Mental Health
Death Rate for Middle-Aged Whites Skyrockets
The death rate for middle-aged white Americans is rising even as it shrinks for other U.S. ethnic groups and around the globe.
The discovery was made by two Princeton economists named Angus Deaton and Anne Case, The New York Times reports. Deaton recently won the 2015 Nobel Prize for Economics for his work on understanding consumption and wealth.
After evaluating data from the Centers for Disease Control and other organizations, the two economists found that it was not major diseases like diabetes or heart disease that were to blame for the rise, but suicides and complications from substance abuse like liver disease and drug overdoses.
The deaths are concentrated among poorer, less-educated whites, but the rate of increase has been so dramatic that it has erased gains made by more affluent whites.
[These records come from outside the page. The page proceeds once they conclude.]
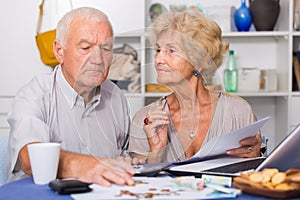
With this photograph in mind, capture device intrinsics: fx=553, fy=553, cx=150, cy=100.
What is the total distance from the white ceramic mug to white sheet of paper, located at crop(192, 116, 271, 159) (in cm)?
45

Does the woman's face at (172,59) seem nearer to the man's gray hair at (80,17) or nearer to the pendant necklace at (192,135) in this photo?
the pendant necklace at (192,135)

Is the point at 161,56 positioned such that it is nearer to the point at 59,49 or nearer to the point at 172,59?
the point at 172,59

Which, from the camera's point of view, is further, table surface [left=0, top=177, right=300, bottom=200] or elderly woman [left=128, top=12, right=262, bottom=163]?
elderly woman [left=128, top=12, right=262, bottom=163]

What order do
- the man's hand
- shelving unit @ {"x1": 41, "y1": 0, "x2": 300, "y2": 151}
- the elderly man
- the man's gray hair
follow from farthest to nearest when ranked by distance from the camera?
1. shelving unit @ {"x1": 41, "y1": 0, "x2": 300, "y2": 151}
2. the man's gray hair
3. the elderly man
4. the man's hand

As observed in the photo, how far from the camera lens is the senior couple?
1.63 m

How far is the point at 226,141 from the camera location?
160cm

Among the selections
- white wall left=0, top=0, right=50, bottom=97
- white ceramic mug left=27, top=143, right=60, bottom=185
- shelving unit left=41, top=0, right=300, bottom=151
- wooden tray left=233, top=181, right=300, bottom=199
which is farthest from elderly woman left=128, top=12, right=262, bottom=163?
white wall left=0, top=0, right=50, bottom=97

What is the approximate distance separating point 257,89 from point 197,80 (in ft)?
6.44

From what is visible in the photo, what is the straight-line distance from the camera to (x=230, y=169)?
1.49 meters

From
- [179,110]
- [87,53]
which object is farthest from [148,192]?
[87,53]

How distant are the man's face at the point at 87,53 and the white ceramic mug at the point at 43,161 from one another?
0.32 metres

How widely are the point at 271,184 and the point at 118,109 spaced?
0.64m

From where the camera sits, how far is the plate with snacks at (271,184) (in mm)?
1183

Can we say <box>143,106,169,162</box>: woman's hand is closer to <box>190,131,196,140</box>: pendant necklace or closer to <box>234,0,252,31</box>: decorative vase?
<box>190,131,196,140</box>: pendant necklace
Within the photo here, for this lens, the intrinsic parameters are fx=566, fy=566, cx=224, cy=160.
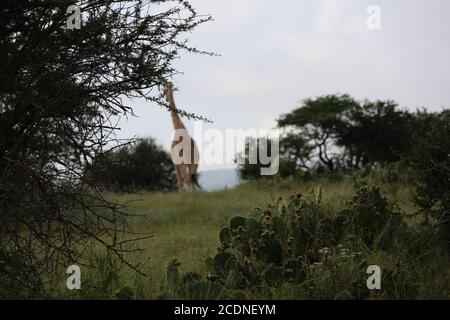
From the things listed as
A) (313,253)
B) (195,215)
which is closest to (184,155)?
(195,215)

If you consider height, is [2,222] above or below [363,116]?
below

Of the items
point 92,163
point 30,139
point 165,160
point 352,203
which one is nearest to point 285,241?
point 352,203

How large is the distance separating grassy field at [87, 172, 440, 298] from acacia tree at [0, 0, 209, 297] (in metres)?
0.57

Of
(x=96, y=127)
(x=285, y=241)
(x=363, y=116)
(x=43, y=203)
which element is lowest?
(x=285, y=241)

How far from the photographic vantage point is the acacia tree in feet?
14.6

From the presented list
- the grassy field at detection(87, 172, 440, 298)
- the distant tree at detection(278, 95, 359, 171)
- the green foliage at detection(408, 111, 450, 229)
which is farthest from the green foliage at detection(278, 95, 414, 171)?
the green foliage at detection(408, 111, 450, 229)

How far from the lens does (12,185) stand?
460cm

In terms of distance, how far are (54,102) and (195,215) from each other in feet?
20.3

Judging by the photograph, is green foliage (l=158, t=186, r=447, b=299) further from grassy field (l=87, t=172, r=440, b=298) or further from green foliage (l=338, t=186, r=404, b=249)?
grassy field (l=87, t=172, r=440, b=298)

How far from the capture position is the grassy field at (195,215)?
5.97 metres

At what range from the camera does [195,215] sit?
403 inches

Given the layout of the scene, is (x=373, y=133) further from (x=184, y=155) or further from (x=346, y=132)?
(x=184, y=155)

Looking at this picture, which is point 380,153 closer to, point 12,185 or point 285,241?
point 285,241

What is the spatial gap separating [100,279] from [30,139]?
1.38 metres
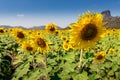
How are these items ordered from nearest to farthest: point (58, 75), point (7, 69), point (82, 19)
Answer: point (82, 19)
point (58, 75)
point (7, 69)

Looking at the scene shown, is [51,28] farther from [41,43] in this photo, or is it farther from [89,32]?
[89,32]

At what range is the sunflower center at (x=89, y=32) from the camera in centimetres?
434

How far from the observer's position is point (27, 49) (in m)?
6.74

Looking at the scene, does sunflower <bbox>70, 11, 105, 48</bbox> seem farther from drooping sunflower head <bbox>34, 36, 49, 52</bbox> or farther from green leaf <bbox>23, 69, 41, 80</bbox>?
drooping sunflower head <bbox>34, 36, 49, 52</bbox>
The death rate for college-educated, middle-aged whites has actually decreased.
The death rate for middle-aged whites aged 45 to 54 with only a high school education or less increased by 22 percent, or 134 deaths per 100,000 people between 1999 and 2014.
The only parallel Deaton, the Nobel prize winner, could find to the sharp increase in mortality was at the height of the HIV/AIDS epidemic.
The economists were unable to determine why exactly middle-aged whites saw their death rates increase as the rates for blacks and Latinos fell. They speculated one possibility is the frequency with which whites are prescribed and abuse prescription painkillers.
They also thought that economic pessimism could also be a factor in both the drug use and increase in suicides. The inflation-adjusted income for a worker with a high school degree fell 19 percent during the time that was considered in the study.